Add-ons for Firefox
- Website type: Hosts add-ons
- Owner: Mozilla Foundation
- Website: addons.mozilla.org
- Commercial: No
- Registration: Free; only needed for developers or for special features
- Current status: Active

= Add-on (Mozilla) =

Software modules to extend Firefox web browsers

For Mozilla software, an add-on is a software component that extends the functionality of the Firefox web browser and related applications – although most are browser extensions. Mozilla provides add-ons to users via its official add-on website.

In 2017, Mozilla enacted major changes to the application programming interface (API) for extensions in Firefox, replacing the long-standing XPCOM-based add-on APIs with the WebExtensions API that is modeled after Google Chrome's API. Thus add-ons that remain compatible with Firefox are now largely compatible with Chrome as well.

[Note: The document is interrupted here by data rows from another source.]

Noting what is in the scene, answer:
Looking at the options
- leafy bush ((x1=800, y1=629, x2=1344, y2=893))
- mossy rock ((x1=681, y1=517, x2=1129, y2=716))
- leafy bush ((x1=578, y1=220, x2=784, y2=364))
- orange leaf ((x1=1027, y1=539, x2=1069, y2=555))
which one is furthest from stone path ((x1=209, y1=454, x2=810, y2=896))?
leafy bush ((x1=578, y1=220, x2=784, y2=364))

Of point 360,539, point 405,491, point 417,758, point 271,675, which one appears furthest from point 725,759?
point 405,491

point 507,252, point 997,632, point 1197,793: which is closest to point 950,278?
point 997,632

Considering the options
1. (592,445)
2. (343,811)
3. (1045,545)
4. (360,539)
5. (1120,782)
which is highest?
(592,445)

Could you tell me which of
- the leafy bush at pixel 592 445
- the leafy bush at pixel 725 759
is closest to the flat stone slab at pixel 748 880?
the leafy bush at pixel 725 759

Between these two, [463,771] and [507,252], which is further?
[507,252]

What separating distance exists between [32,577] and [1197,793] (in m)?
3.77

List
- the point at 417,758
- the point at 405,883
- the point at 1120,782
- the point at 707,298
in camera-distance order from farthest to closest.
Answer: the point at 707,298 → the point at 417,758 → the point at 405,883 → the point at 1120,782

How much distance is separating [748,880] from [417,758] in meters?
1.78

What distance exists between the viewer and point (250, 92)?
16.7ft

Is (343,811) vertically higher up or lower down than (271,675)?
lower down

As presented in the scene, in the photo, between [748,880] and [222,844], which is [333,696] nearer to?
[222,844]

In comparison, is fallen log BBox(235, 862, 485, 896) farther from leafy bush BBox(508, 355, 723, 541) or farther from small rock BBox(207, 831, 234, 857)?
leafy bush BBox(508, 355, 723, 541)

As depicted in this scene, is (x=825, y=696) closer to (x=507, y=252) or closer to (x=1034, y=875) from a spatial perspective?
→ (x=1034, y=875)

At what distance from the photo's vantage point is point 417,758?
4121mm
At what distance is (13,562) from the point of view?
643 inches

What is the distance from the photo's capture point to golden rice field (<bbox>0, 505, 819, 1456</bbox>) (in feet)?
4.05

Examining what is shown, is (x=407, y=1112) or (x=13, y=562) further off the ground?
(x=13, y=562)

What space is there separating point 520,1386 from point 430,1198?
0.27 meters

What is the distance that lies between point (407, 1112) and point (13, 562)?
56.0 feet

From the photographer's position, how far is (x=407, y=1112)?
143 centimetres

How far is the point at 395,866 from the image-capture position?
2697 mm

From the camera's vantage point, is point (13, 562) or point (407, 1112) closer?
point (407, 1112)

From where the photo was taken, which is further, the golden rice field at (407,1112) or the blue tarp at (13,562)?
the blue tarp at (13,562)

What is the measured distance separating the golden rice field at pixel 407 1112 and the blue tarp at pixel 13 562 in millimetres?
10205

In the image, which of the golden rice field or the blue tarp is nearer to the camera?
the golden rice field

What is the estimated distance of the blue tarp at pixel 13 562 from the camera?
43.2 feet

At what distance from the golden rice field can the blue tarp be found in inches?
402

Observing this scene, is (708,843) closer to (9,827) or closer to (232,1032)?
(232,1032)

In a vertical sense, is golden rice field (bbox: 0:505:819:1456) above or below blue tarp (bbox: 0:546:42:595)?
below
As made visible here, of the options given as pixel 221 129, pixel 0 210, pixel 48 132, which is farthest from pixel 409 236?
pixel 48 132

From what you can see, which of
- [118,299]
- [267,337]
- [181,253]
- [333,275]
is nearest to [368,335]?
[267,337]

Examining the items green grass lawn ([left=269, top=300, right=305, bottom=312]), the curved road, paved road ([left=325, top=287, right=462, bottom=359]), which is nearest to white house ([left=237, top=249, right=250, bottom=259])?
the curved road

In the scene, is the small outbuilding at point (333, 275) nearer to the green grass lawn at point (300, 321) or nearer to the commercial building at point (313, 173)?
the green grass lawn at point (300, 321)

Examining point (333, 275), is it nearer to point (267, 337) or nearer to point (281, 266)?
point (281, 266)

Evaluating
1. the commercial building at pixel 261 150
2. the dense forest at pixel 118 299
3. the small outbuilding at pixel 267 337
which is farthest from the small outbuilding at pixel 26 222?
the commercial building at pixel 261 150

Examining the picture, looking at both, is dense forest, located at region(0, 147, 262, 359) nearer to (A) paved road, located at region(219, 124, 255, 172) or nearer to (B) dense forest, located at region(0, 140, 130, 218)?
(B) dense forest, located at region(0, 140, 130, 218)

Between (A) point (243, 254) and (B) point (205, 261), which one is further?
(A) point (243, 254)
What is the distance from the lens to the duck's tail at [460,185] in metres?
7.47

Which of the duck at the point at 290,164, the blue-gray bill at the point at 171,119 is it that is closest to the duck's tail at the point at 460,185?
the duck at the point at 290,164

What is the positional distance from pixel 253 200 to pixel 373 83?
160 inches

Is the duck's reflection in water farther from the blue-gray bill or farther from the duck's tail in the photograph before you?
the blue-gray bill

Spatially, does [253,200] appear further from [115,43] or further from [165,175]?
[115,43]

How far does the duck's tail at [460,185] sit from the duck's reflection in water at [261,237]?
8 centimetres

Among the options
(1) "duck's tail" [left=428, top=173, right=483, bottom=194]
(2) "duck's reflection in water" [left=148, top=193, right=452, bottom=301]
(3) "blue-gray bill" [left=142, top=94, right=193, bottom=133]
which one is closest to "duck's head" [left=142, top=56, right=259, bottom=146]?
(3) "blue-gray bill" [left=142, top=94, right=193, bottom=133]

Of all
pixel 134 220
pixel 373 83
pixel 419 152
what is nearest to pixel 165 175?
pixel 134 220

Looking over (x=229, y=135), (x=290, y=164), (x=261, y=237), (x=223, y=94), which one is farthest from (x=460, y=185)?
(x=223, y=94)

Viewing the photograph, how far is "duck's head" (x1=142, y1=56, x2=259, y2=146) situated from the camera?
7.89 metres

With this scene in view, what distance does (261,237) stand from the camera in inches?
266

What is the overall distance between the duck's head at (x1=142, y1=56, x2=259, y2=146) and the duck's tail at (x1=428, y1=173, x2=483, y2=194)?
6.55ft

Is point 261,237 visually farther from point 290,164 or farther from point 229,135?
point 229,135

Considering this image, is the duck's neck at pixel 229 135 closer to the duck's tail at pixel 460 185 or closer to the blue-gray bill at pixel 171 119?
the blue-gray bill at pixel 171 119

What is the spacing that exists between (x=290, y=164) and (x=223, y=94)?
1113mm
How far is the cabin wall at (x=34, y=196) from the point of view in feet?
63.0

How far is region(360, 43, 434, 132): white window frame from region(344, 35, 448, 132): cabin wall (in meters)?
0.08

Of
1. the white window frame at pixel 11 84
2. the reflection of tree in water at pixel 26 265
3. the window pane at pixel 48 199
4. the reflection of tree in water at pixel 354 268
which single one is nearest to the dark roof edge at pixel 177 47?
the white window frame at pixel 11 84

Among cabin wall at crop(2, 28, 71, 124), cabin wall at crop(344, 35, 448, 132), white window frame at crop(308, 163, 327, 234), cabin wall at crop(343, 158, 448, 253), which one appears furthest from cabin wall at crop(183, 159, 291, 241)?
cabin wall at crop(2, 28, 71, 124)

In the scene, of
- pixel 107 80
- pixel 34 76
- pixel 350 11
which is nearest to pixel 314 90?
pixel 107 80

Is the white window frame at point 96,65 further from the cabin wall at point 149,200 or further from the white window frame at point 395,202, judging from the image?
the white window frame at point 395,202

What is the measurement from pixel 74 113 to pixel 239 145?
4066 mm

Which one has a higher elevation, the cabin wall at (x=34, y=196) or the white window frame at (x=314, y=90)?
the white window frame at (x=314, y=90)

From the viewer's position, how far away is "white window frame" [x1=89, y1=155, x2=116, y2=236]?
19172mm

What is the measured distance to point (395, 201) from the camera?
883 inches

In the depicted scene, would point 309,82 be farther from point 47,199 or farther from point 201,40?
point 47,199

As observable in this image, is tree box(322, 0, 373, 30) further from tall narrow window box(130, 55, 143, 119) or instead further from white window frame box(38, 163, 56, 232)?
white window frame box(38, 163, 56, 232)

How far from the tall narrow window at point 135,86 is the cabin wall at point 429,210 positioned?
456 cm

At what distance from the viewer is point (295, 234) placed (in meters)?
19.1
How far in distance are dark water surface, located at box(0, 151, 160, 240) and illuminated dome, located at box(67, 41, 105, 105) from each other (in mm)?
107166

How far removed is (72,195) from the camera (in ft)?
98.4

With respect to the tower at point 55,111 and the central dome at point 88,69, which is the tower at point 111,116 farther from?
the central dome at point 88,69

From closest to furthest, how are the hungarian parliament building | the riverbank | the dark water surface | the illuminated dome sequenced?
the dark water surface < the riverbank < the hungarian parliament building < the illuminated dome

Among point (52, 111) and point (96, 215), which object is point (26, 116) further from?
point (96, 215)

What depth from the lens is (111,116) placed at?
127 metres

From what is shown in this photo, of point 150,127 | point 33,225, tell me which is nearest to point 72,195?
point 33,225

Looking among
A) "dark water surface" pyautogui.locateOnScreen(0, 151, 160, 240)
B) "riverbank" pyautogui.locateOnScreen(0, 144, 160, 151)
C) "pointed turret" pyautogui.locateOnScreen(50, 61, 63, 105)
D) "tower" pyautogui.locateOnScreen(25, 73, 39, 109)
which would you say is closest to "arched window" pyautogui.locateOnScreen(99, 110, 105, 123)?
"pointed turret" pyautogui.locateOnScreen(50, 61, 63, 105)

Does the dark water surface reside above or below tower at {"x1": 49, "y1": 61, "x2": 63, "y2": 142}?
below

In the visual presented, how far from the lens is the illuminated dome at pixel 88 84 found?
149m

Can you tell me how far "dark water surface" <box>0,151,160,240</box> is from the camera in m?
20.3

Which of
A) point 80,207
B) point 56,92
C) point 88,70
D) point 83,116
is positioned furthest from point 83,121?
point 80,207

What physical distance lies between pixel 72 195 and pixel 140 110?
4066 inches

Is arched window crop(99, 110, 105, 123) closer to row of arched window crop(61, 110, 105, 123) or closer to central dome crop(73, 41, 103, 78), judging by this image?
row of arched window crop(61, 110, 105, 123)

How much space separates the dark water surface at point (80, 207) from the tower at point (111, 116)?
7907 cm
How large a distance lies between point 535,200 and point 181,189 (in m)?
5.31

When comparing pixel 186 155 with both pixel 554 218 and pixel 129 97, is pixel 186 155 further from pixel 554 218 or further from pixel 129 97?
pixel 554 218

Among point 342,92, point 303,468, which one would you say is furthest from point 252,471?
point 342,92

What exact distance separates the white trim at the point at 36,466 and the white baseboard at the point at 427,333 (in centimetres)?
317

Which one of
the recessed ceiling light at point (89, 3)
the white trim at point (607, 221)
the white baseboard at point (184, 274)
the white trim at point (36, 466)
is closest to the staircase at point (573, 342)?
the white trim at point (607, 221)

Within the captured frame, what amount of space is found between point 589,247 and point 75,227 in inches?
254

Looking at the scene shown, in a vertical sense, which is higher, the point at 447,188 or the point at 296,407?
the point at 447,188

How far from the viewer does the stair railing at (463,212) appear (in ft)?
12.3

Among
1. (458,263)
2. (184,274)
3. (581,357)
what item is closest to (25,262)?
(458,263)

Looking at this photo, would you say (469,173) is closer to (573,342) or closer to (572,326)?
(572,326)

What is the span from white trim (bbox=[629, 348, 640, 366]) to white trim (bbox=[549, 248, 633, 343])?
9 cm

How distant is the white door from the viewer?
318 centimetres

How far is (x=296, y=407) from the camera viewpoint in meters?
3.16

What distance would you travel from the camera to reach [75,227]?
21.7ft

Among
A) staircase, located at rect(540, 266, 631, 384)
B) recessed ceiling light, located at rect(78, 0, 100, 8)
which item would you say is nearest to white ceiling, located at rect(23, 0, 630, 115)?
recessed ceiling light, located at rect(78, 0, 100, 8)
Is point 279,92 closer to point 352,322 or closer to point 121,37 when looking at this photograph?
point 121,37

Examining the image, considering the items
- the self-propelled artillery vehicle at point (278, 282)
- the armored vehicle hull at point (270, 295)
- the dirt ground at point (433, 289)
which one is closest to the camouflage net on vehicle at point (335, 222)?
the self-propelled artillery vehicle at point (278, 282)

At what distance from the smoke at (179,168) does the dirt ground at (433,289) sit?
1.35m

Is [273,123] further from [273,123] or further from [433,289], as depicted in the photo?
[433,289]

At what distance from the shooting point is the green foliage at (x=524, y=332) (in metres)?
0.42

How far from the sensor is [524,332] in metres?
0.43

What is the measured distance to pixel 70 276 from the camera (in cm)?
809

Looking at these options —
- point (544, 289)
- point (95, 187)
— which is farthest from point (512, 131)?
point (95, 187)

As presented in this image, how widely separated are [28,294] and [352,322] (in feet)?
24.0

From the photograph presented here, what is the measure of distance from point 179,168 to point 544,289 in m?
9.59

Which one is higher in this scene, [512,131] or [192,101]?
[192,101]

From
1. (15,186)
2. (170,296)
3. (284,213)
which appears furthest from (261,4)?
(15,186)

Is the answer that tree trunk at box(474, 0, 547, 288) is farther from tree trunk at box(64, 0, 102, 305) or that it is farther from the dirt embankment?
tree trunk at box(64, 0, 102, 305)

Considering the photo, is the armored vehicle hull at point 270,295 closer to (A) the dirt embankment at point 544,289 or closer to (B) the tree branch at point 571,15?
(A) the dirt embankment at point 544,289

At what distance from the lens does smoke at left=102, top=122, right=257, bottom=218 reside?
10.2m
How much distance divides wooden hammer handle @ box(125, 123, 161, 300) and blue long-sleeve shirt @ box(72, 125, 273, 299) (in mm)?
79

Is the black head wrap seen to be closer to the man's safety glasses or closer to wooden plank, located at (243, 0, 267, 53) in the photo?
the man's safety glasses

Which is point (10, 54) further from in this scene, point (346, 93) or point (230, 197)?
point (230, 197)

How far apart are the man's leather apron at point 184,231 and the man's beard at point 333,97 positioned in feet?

As of January 2026, there are more than 74,000 add-ons and over 511,000 themes available for Firefox.

==Add-ons categories==

===Themes===
Early versions of Firefox supported themes that could greatly change the appearance of the browser, but this was scaled back over time. Current themes are limited to changing the background and text color of toolbars, formerly called personas, now called Firefox Themes.

===WebExtensions===
Starting with Firefox 57, only the new WebExtensions API is supported for extensions, relegating the older extension technology as legacy.

=== Legacy extensions ===
Prior to 2017, Firefox supported extensions developed via various APIs: XUL, XPCOM, and Jetpack. Mozilla now refers to these as legacy extensions.

=== Plug-ins ===
Plug-ins are no longer supported in Firefox. In the past, they were used to handle media types for which the application did not have built-in capability. They were deprecated due to security concerns and improvements in Web APIs. The last one that was officially supported was Adobe Flash Player, which Adobe discontinued in 2020.

==Security==
Mozilla had no mechanism to restrict the privileges of legacy Firefox extensions. This meant that a legacy extension could read or modify the data used by another extension or any file accessible to the user running Mozilla applications. The current implementation WebExtensions API imposes security restrictions.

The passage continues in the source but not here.